**WHAT THE TASK ASKS**
Count every line below that holds the word "United", and give the number with no other words.

#### DATA FOR PROCESSING ####

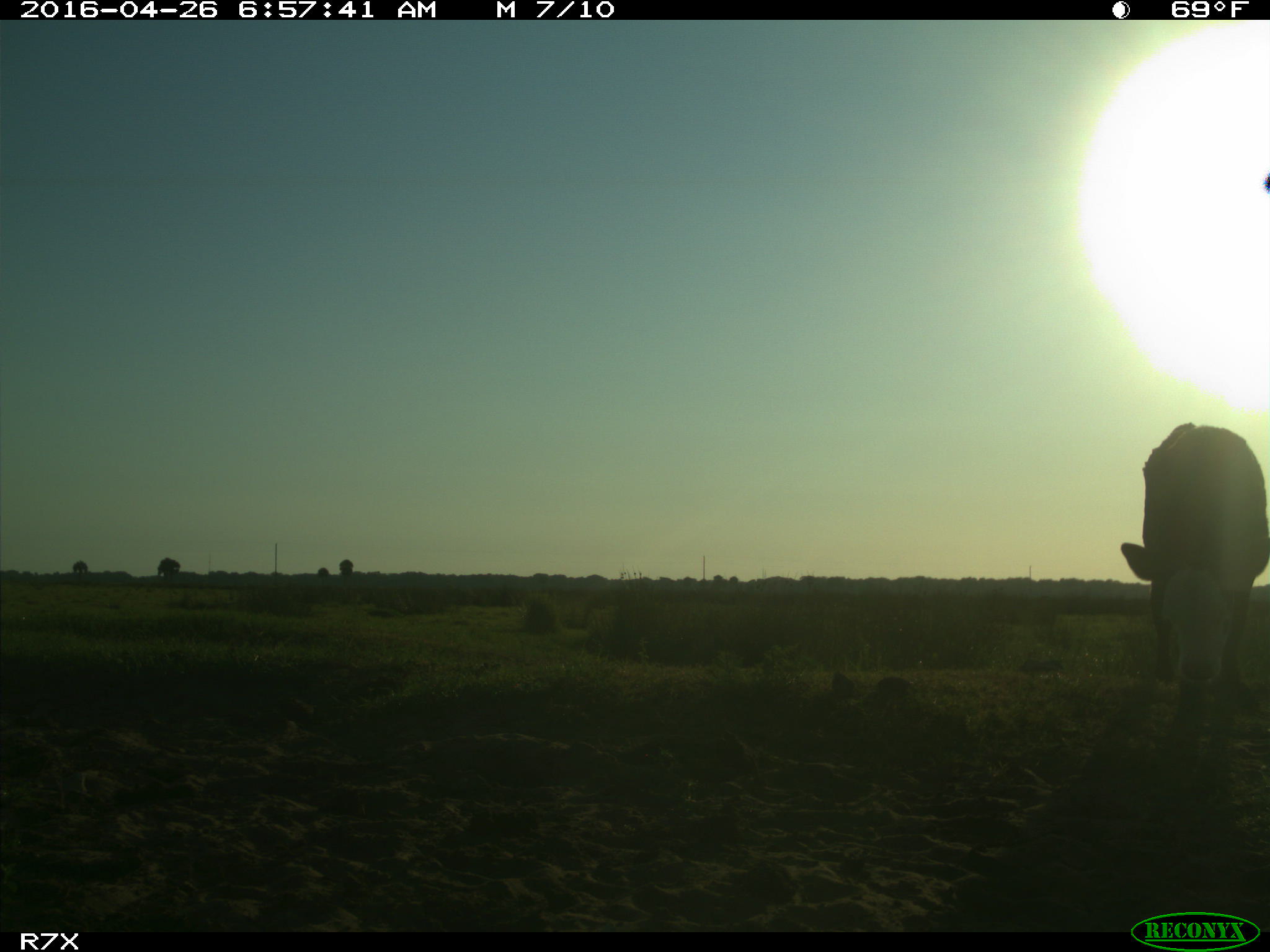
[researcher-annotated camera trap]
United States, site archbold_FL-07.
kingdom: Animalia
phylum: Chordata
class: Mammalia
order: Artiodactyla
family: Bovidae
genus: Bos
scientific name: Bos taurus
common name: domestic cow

####
#### DATA FOR PROCESSING ####

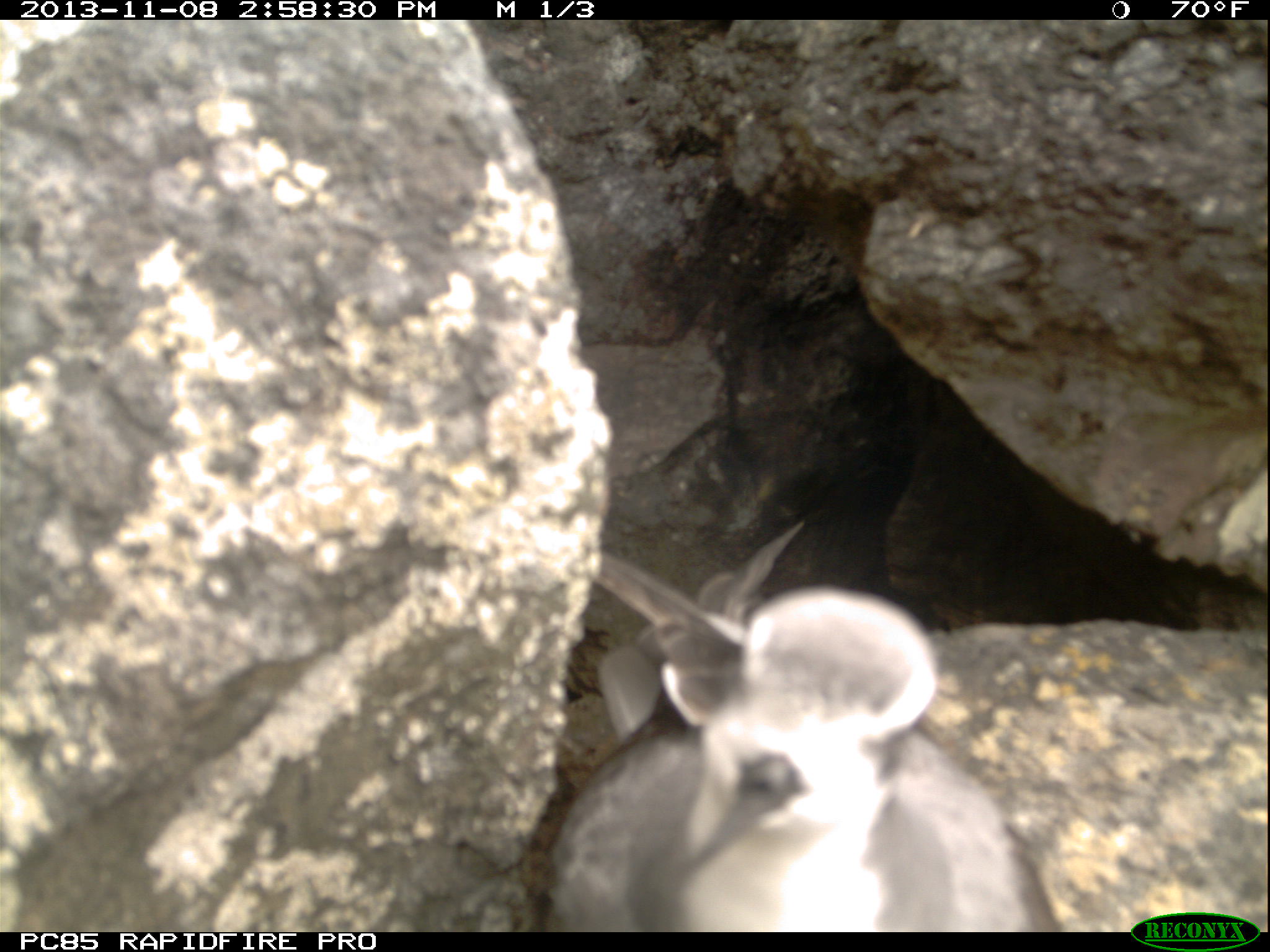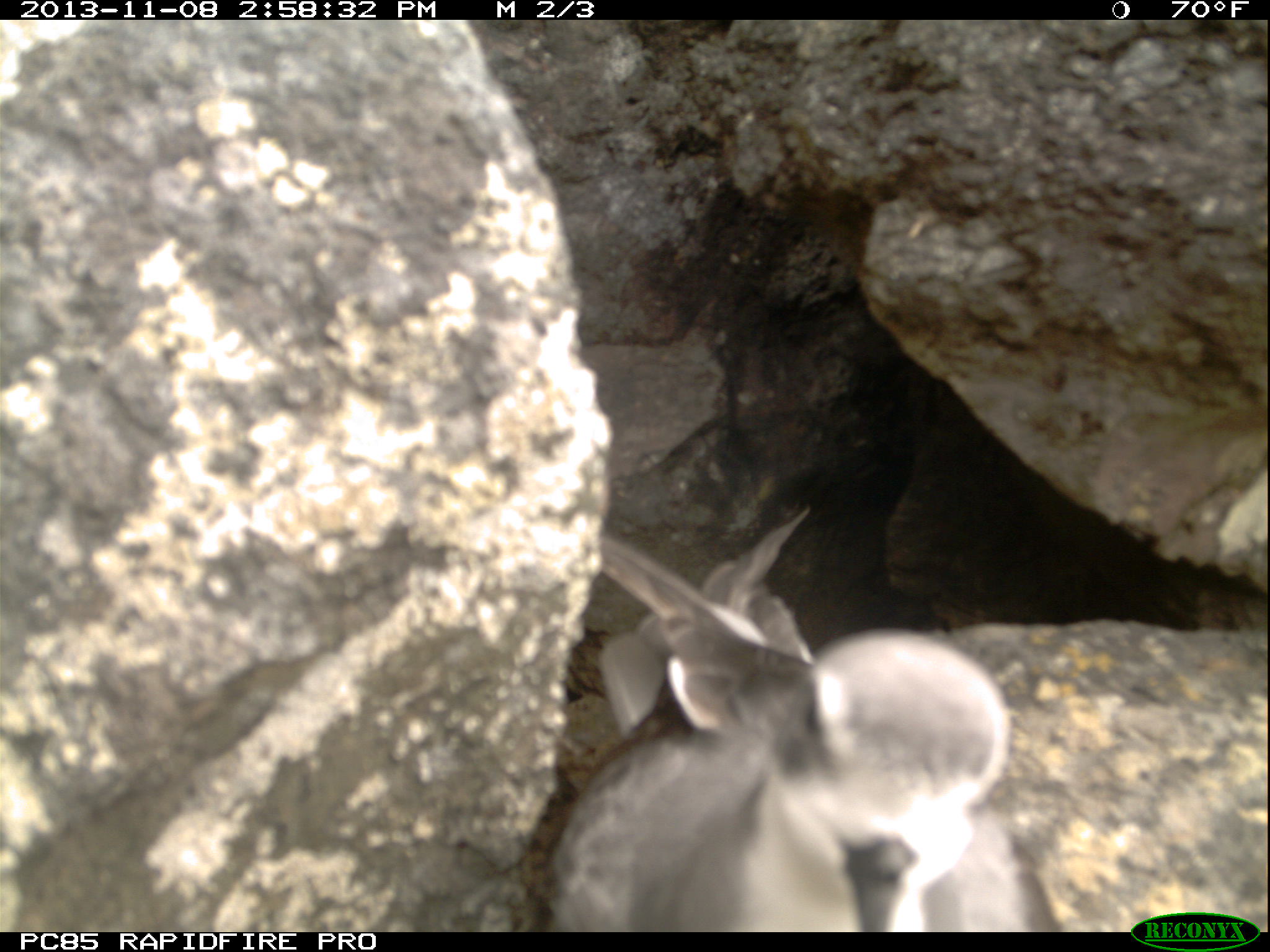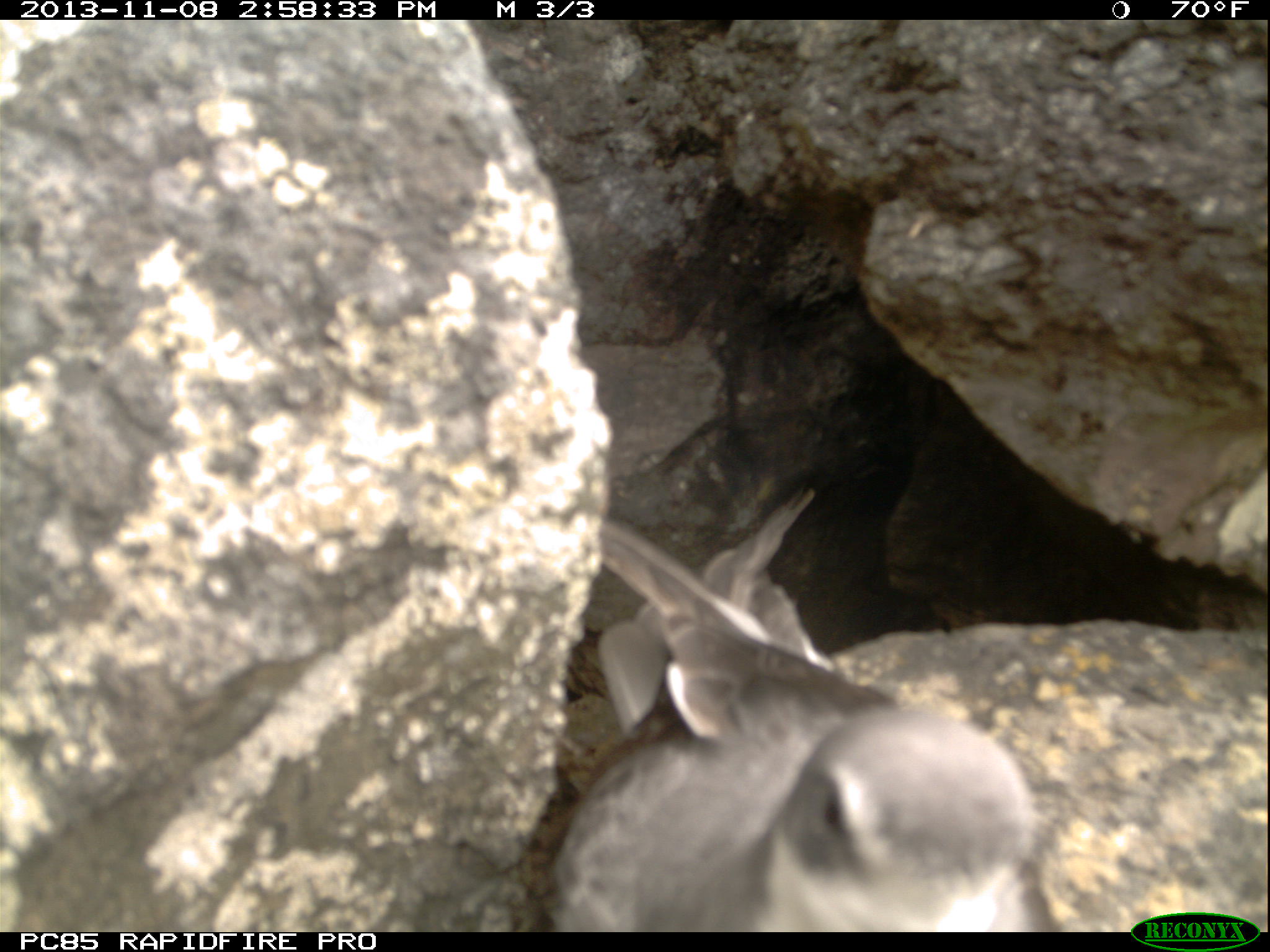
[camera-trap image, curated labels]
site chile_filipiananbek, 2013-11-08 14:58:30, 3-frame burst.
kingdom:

####
#### DATA FOR PROCESSING ####

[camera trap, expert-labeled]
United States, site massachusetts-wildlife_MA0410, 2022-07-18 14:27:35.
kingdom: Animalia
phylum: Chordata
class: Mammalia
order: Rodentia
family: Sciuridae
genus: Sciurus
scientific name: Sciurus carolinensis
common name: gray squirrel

####

**YOUR SOLUTION**
2